[Short text fragments from websites]
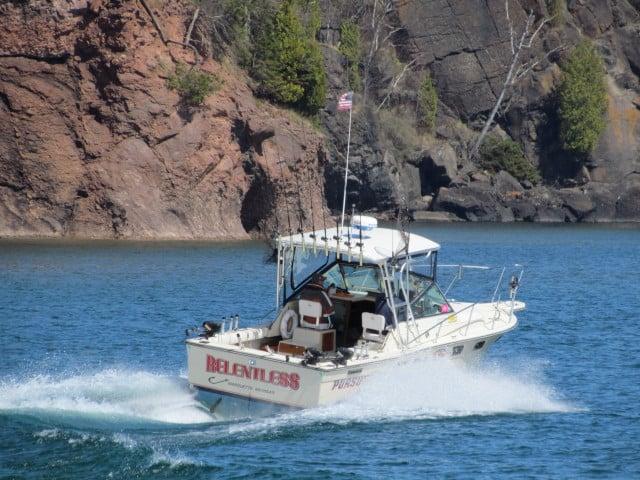 Atlantic Towers Top installed on a Pursuit 2700 Open boat cruising in a scenic waterway.
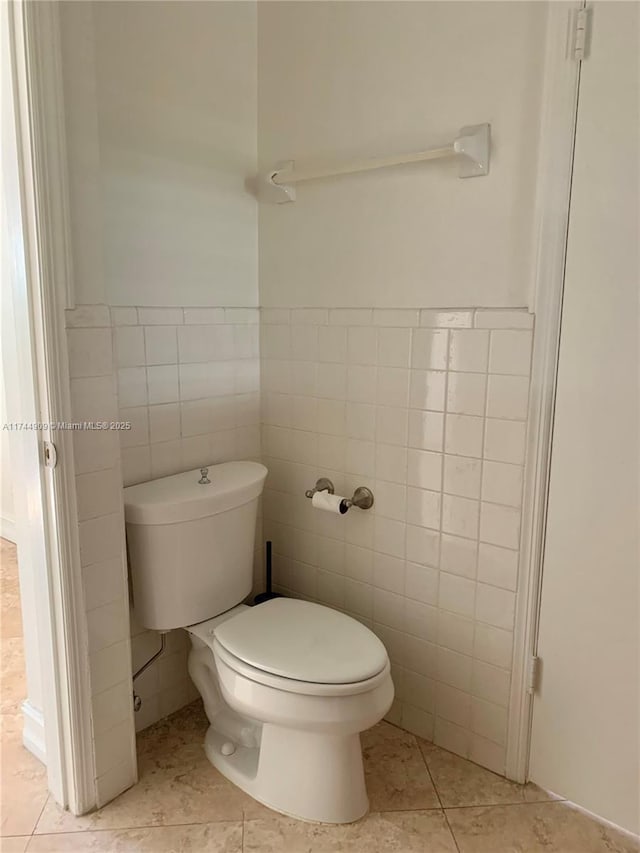 bathroom with tile walls, tile patterned floors, and toilet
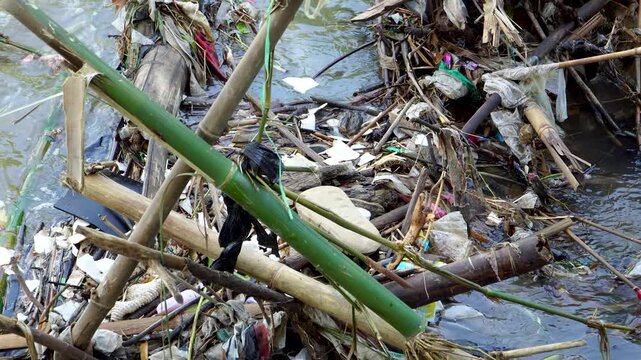 Handheld close-up of a severely polluted river with entangled plastic waste and bamboo debris at Tawang Pare dam, Kediri, Indonesia, highlighting severe environmental contamination.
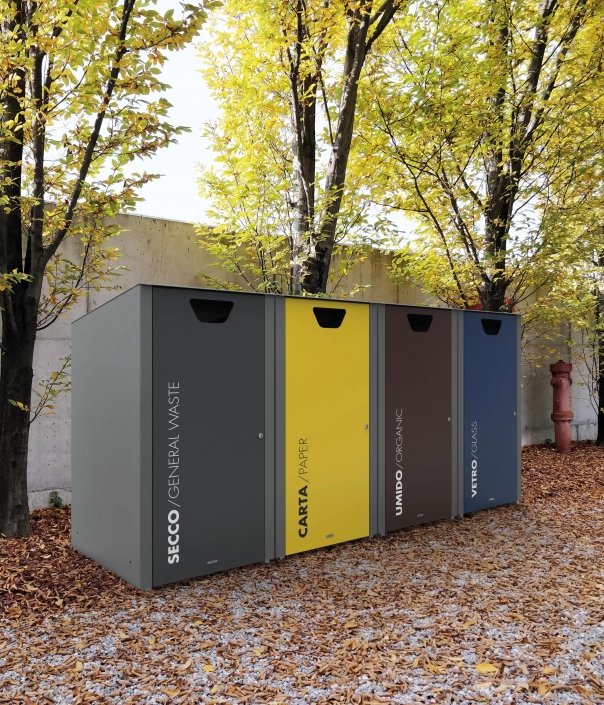 Drei Müllcontainer in verschiedenen Farben stehen vor einer Wand aus Beton, umgeben von Bäumen mit gelben Blättern im Herbst. Der erste Container ist für Restmüll, der zweite für Papier, der dritte für organische Abfälle und der letzte für Glas.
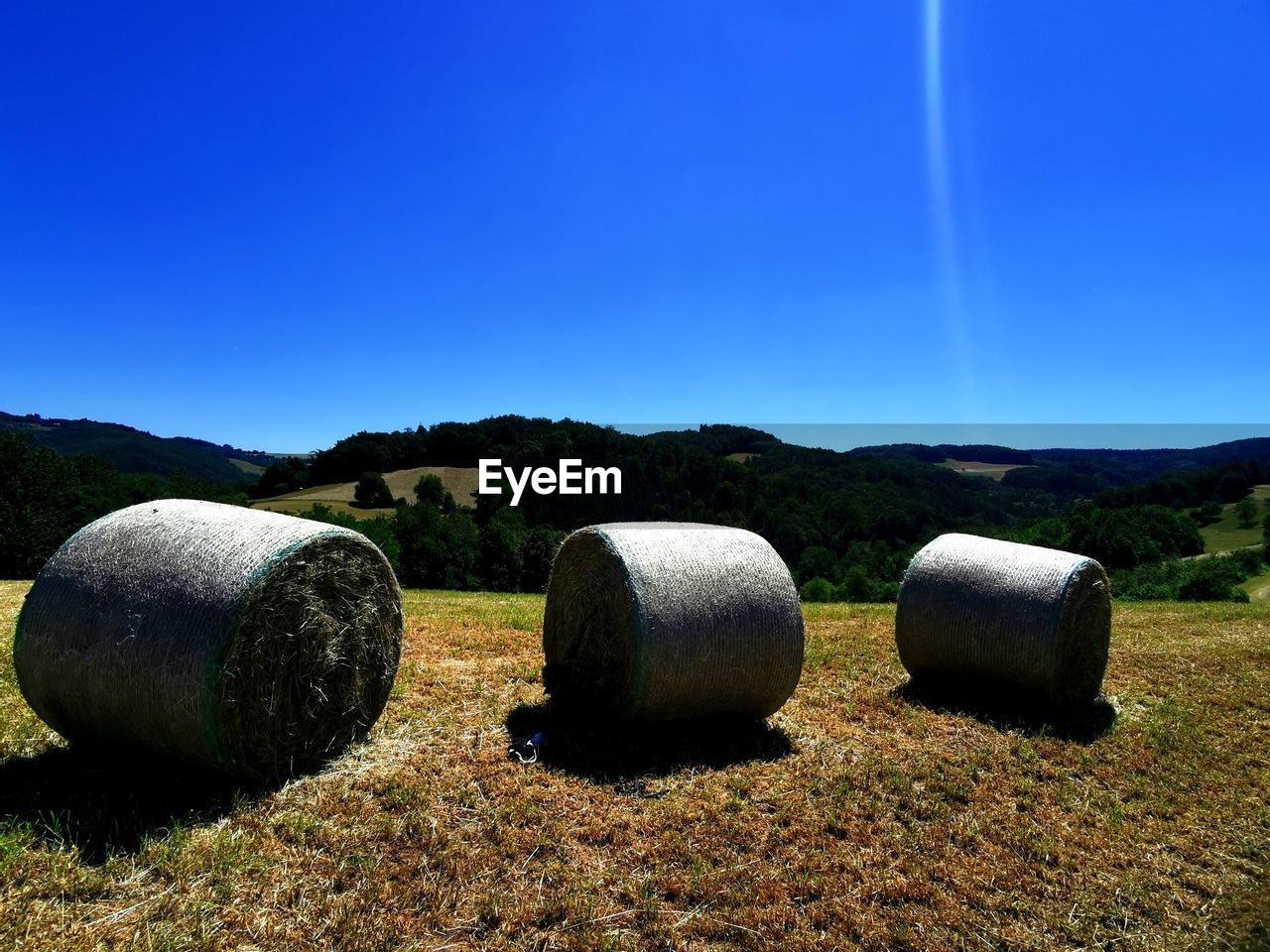 Hay bales on field against clear blue sky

Task to complete >> Copy out the text of every record above word for word, leaving out the pictures.

Answer to this task >>
 Atlantic Towers Top installed on a Pursuit 2700 Open boat cruising in a scenic waterway.
 bathroom with tile walls, tile patterned floors, and toilet
 Handheld close-up of a severely polluted river with entangled plastic waste and bamboo debris at Tawang Pare dam, Kediri, Indonesia, highlighting severe environmental contamination.
 Drei Müllcontainer in verschiedenen Farben stehen vor einer Wand aus Beton, umgeben von Bäumen mit gelben Blättern im Herbst. Der erste Container ist für Restmüll, der zweite für Papier, der dritte für organische Abfälle und der letzte für Glas.
 Hay bales on field against clear blue sky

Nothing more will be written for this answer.